Page excerpt:
★ ★ ★ ★ ★
I’ll begin with a riddle: What can money not buy you, priviledge not endow, and no one gift? Answer: grit.
Running, like other sports or artistic endeavors, is an avenue of virtue. You can’t make it out the door each day to train without discipline. You can’t tolerate the: most-sobering-bus-ride-of-your-life wait traveling from Boston to Hopkinton, without patience. You can’t pace yourself correctly without humility. Humility comes from the latin origin – Humus – which means ground. There’s actually a soil horizon named humus (As a soil judge I had always wondered what that meant and why, but just rolled with it). Through running, I practice humility by not biting off more than I can chew. Moment to moment in training I practice humility by checking in with myself asking: “Am I biting off more than I can chew?”. If you’re listening you’ll hear an answer. The action you take in response to that answer is the practice of discipline.
I had never prepared for one day of performance more than I had for The 2025 Boston Marathon. After a thrilling 2:41:00 PR (11 min PR) in Richmond 5 months previous, I trained almost every day and averaged 7.5 miles/day for Dec 2024, 9.44 miles/day in January, 10.09 miles/day in February, and a personal record 11.52 miles/day in March, before a 2-week taper cutting training load in preparation for the race on April 21st. Some highlights of my training for Boston were a 20-mile threshold run at 6:11 avg mile pace and a 15 mile threshold run on the track at 5:53 avg mile pace the week after. The day following both of these runs I felt no soreness whatsoever, and given the context that these training runs were completed in the midst of the heaviest training of my life, I was delighted with how I responded to them. Based on these performances, I was excited for a fast race. I believed I could get below 2:40, and likely run around a 2:35.
I anticipated that the net negative downhill quality of the race would only serve to my advantage. I never seriously considered it could have as much of an effect on me as it did. On the same weekend last year, I ran the blue ridge marathon which has its claim to fame of being the most difficult marathon in America due to it’s outrageous 7500′ of elevation change. I remember having a late surge at around 20 miles after the course began to flatten out a bit. I could shift into 5th gear and finish really well. At Boston, after the initial 7ish miles and several hundred feet of elevation loss, I was looking around to find who had strapped me with ankle weights. I kept a strong consistent pace; however, as the race progressed, my uncertainty of a blazing fast PR grew in proportion to the size of those ankle weights.
★ ★ ★ ★ ★
Set problem a: Summarize the running essay in two sentences.
The rows below have no connection to the running essay.

Records for the exercise:
★ ★ ★ ★ ★
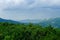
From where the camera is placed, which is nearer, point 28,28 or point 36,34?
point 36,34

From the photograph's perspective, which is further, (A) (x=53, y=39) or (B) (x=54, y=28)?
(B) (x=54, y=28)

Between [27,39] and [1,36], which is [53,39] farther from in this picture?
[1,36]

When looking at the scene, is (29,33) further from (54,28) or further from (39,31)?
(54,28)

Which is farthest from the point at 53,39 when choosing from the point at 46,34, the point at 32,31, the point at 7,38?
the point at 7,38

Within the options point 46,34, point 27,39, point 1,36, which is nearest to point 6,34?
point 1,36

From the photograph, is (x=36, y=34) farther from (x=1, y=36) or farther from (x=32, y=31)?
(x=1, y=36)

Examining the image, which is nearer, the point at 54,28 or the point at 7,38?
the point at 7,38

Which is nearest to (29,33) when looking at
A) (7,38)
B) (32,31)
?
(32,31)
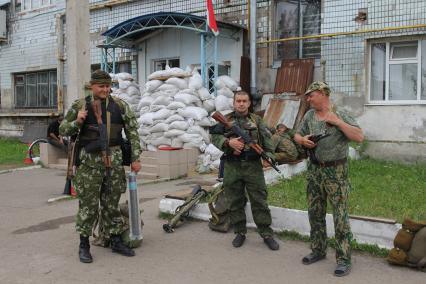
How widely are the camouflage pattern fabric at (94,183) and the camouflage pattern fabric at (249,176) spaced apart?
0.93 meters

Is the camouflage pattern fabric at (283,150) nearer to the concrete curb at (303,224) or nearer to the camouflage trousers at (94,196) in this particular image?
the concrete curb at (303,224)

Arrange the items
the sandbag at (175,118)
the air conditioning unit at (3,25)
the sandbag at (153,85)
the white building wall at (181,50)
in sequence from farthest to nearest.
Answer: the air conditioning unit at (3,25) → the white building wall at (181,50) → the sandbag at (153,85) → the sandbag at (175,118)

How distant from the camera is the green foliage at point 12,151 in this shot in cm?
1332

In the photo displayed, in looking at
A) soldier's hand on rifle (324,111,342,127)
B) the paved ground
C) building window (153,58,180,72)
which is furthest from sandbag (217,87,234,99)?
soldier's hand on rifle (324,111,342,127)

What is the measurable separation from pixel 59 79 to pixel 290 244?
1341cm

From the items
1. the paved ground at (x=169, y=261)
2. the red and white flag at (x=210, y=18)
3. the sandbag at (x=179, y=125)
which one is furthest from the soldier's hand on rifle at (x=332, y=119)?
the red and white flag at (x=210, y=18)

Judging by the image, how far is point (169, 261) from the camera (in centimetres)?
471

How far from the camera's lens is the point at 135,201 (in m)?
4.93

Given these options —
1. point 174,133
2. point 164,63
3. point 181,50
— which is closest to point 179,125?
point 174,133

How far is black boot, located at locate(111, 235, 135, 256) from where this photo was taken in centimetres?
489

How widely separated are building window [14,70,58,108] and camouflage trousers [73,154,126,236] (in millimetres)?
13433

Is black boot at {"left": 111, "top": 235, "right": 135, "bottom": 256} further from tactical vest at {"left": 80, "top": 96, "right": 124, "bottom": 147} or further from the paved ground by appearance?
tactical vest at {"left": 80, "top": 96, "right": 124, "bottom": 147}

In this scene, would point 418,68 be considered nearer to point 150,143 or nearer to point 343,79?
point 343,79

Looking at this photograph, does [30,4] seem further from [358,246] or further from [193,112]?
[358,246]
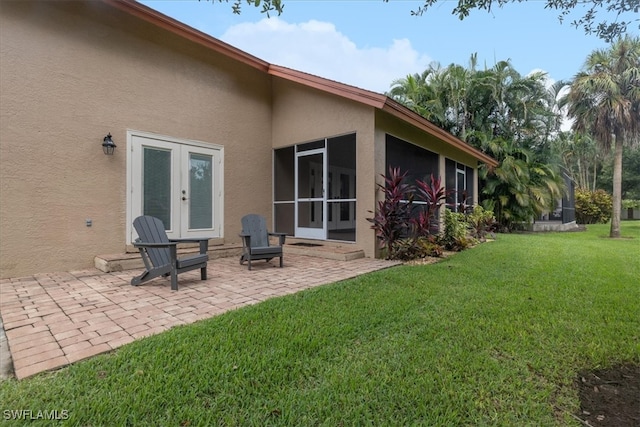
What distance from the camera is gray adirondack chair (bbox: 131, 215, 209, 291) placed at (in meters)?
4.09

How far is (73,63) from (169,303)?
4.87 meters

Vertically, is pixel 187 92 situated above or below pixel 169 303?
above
★ ★ ★ ★ ★
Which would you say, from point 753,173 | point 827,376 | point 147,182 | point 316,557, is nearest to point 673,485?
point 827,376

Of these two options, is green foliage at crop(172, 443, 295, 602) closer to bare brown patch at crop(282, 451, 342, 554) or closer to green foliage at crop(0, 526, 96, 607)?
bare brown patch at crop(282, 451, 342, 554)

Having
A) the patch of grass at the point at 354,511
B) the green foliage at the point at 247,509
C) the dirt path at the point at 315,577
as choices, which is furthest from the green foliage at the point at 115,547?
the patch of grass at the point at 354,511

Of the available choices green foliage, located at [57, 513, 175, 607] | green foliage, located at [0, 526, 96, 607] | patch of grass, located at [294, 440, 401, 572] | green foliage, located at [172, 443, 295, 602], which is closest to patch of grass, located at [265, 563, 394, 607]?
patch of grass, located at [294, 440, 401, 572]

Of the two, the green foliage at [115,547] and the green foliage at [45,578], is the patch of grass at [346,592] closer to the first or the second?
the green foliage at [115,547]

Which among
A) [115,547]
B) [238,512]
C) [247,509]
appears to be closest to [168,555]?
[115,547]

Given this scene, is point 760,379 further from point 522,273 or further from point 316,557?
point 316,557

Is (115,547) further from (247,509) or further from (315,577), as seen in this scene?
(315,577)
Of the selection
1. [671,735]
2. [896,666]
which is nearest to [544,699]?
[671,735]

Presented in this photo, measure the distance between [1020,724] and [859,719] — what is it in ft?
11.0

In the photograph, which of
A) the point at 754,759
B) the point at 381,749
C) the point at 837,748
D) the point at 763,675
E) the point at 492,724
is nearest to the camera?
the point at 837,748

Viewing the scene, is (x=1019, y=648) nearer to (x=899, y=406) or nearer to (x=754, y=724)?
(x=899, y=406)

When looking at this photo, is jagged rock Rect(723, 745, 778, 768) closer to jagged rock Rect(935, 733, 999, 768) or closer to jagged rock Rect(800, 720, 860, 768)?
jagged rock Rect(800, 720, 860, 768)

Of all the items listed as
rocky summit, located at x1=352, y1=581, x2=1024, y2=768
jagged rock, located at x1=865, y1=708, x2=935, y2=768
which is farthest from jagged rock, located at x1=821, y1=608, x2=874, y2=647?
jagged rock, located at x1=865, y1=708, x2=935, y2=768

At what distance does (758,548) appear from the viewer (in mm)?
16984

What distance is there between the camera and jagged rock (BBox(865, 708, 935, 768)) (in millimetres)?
★ ★ ★ ★ ★
Set problem b: Recast the rows between the line holding "From where the" and the line holding "0.93 meters", inclusive, as a JSON list of strings with one string per line. Skip blank lines and leave the pictures out.

Exercise result a: The writer presents running as a path to virtues such as discipline, patience, and humility, and describes practicing humility by asking, "Am I biting off more than I can chew?" After a 2:41:00 PR in Richmond and the heaviest training of their life, the writer expected to run around 2:35 at the 2025 Boston Marathon, but after the early downhill miles they felt as though they had been strapped with ankle weights, and their doubts about a fast PR grew as the race went on.

Exercise result b:
[
  "From where the camera is placed, which is nearer, point 28,28 or point 36,34?",
  "point 36,34",
  "From the photograph's perspective, which is further, (A) (x=53, y=39) or (B) (x=54, y=28)?",
  "(B) (x=54, y=28)",
  "Between [27,39] and [1,36], which is [53,39] farther from in this picture?",
  "[1,36]",
  "When looking at the scene, is (29,33) further from (54,28) or further from (39,31)?",
  "(54,28)",
  "Which is farthest from the point at 53,39 when choosing from the point at 46,34, the point at 32,31, the point at 7,38?",
  "the point at 7,38",
  "Within the options point 46,34, point 27,39, point 1,36, which is nearest to point 6,34?",
  "point 1,36",
  "From the photograph, is (x=36, y=34) farther from (x=1, y=36) or farther from (x=32, y=31)?",
  "(x=1, y=36)",
  "Examining the image, which is nearer, the point at 54,28 or the point at 7,38?",
  "the point at 7,38",
  "Which is nearest to (29,33) when looking at",
  "A) (7,38)",
  "B) (32,31)",
  "?",
  "(32,31)",
  "How widely are the camouflage pattern fabric at (94,183) and the camouflage pattern fabric at (249,176) spaced apart?",
  "0.93 meters"
]